Nippon Steel will pay $55 per share in a cash transaction to purchase U.S. Steel and will assume all the company’s debt.
The offer price “represents a 40-percent premium to U. S. Steel’s closing stock price on December 15,” Nippon Steel said in a Monday statement announcing the terms of the acquisition.
U.S. Steel’s stock prices rose 25 percent on news of the deal, jumping from around $40 per share to $50 per share in Monday morning trading, still well below the offer price.
High domestic demand for steel, changes in the structure of the global economy, and new U.S. legislation were all cited by Nippon Steel as factors in the deal.
“Energy and manufacturing industries [will] return to the U.S. under changes in the world economy structure and cheap energy in the U.S. The infrastructure bill and spending is expected to drive steel demand uptick moving forward,” the company wrote in an analysis of the deal.
The Infrastructure Investment and Jobs Act and the Inflation Reduction Act (IRA) — two major pieces of industrial legislation passed under the Biden administration — contained bounties of tax credits.

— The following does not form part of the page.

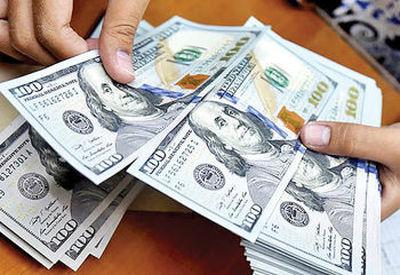 افزایش نرخ دلار و پوند بانکی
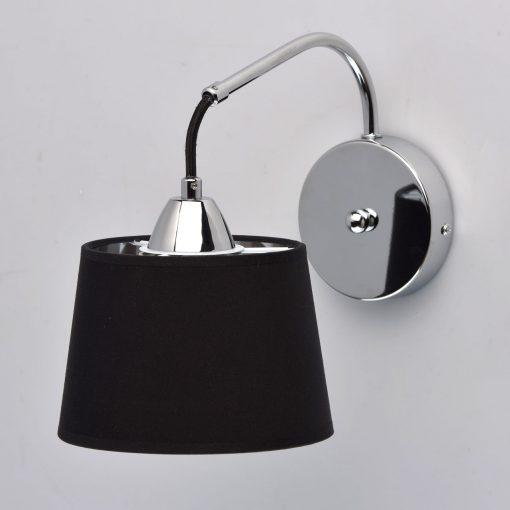 Sieninis šviestuvas MW-LIGHT Megapolis 1030210012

Tax incentives geared toward revitalizing U.S. industry have already resulted in an investment boom in factory construction. Plant construction spending shot up at the beginning of this year following the passage of the IRA last August.
Nippon Steel is currently the world’s fourth largest producer of steel, behind China’s Baowu Steel Group and Ansteel Group as well as Luxembourg’s ArcelorMittal.
Founded in 1901 by banking magnate J.P. Morgan, U.S. Steel is the 27th largest. It was once the largest company in the world and one of the first companies with a billion-dollar valuation.
According to estimates by the World Steel Association, the combined annual production capacity of Nippon Steel and U.S. Steel would equal 58.56 million metric tonnes, moving it ahead of Ansteel Group to become the world’s third-largest steel producer.
The steel industry is also poised to gain from recent high-profile deals in the auto sector between unions and manufacturers.
The United Auto Workers (UAW) signed new contracts in the fall with three major automakers — Ford, General Motors and Stellantis — securing significant raises and salary guarantees as the auto sector gets overhauled toward electric vehicle production.
“The 150,000 UAW autoworkers at the Big Three have won back major provisions that were sacrificed during the Great Recession, from cost-of-living adjustments (COLA), to annual bonuses for retirees, to the elimination of wage tiers,” the union said in a statement from November.